Will this mess become untangled?  “Oh Lord God, you know.”

Will these tears or this pain ever end?  “Oh Lord God, you know.”

God doesn’t just ask Ezekiel to stand as a witness to the valley of bones.  No, he tells him to prophecy—to speak to the bones—speak in such a way that they may live.  To prophecy means to speak truth, a truth that does not deny or evade or equivocate.  It is through truthful witness that God  makes whole what is scattered and broken; it is by stating our truth in its complexity that old bones may take on flesh, spirit, and soul without forever haunting us in their dangerous repose.  God asks Ezekiel to speak about the vision so that those who were slain might live, so that those who were formerly cut off from the community might be restored, and those who dwell in despair and anxiety about their future might have certain hope.

Do you believe that your bones can live?  Can you speak about your life or your situation in such a way that they can?

Walter Wink once said, “[This] is how history is made: by envisioning new alternative possibilities and acting on them as if they were inevitable. That is how despair is overcome: by the declaration of unlikelihoods welling up from the center of reality, by prophesying a course of action God is conspiring to bring to pass.”[1]

 

Ellen Bass is a writer and poet.  Some of you may know her book, The Courage to Heal, a book about surviving sexual abuse, another hidden valley of tragedy.  She also  wrote a poem called, “Eating the Bones.”  She has given her permission to share it.

  (reading of “Eating the Bones”    –written by Ellen Bass [2])

 

Ellen wrote and shared this with me via email:

“As to its inspiration, the back story is this. In my wife’s family (I changed it to my family because it seemed more direct that way), the women do eat bones this way—chicken bones, especially. And I learned to follow suit. If the chicken is organic, the marrow has many nutrients, as do the cartilage and gristle. After many years of eating like this, it always seems such a waste to me to see a perfectly good chicken bone sitting on someone’s plate intact—and sometimes without even all the meat gnawed off! The more I thought about this, the more it seemed to me a way of embracing all of life and of using up all you have to give in this lifetime—not holding it back. I came across this passage from George Bernard Shaw once (I don’t remember if it was before or after writing the poem) that I love:

‘This is the true joy in life, the being used for a purpose recognized by yourself as a mighty one; the being a force of nature instead of a feverish, selfish little clod of ailments and grievances complaining that the world will not devote itself to making you happy. I am of the opinion that my life belongs to the whole community, and as long as I live it is my privilege to do for it whatever I can. I want to be thoroughly used up when I die, for the harder I work the more I live. I rejoice in life for its own sake. Life is no ‘brief candle’ for me. It is a sort of splendid torch which I have got hold of for the moment, and I want to make it burn as brightly as possible before handing it on to future generations.’”[3]

 

Ellen continued: “I can’t say that I feel my purpose is ‘a mighty one,’ but I do want to offer up what I can and love as hard as I can, leaving just those splinters at the end.”[4]

 

Can God’s spirit breathe new life into an exiled people?  Can Jesus raise the dead?  Can these bones live?  Today and every day, we choose our reply and our response impacts the lives of those around us.

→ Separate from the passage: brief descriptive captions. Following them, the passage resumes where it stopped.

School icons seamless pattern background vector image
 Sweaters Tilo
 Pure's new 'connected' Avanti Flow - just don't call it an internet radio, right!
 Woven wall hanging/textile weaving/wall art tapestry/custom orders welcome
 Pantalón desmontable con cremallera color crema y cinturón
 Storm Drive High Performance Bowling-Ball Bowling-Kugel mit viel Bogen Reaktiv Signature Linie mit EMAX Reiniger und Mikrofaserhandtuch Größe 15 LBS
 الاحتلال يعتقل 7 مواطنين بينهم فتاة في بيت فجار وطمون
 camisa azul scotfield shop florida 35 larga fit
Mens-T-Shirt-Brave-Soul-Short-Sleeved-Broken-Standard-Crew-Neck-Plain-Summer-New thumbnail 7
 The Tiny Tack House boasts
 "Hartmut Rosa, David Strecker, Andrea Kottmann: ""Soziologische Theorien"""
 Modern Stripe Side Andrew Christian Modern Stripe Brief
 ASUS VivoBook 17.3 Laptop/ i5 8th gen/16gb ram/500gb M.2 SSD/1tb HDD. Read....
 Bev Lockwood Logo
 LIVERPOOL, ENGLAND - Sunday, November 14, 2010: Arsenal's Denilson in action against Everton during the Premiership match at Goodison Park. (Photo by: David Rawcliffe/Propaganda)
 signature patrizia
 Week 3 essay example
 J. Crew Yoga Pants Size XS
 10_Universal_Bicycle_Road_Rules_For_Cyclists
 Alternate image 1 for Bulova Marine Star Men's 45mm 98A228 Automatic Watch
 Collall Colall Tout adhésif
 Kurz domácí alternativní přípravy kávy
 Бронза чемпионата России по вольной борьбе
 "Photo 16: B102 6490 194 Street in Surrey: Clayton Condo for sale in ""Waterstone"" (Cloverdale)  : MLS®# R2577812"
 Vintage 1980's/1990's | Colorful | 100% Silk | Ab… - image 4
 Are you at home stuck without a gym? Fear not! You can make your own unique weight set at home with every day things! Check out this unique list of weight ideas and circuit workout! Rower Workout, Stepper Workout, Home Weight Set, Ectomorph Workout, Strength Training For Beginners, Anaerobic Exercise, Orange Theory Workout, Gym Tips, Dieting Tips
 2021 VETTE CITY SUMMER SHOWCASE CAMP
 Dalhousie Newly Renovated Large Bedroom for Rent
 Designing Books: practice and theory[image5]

About a month ago my young son—this time, Griffin– had a small tantrum at the table because he had wanted meat with a “big bone in it.”  Basically, he wanted a chicken leg but there were no chicken legs left, so we cut up breast meat and gave him that.  My child would not be consoled.  “I want meat with bone, meat with bone,” he wailed.

I imagine God saying the same thing.   Not skeletons stripped of life or life left on the plate resigned to death, but heart, flesh, and bone united in love. Where is our marrow?  Where is the flesh that can help these bones to live?  Oh, Lord, you know. Amen.

 

 

[1] Walter Wink, “These bones shall live: Living by the Word,” Christian Century, May 11, 1994.

[2] Ellen Bass, Ellen’s poem can be found at https://www.poets.org/poetsorg/poem/eating-bones

[3] George Bernard Shaw, as quoted by Ellen Bass.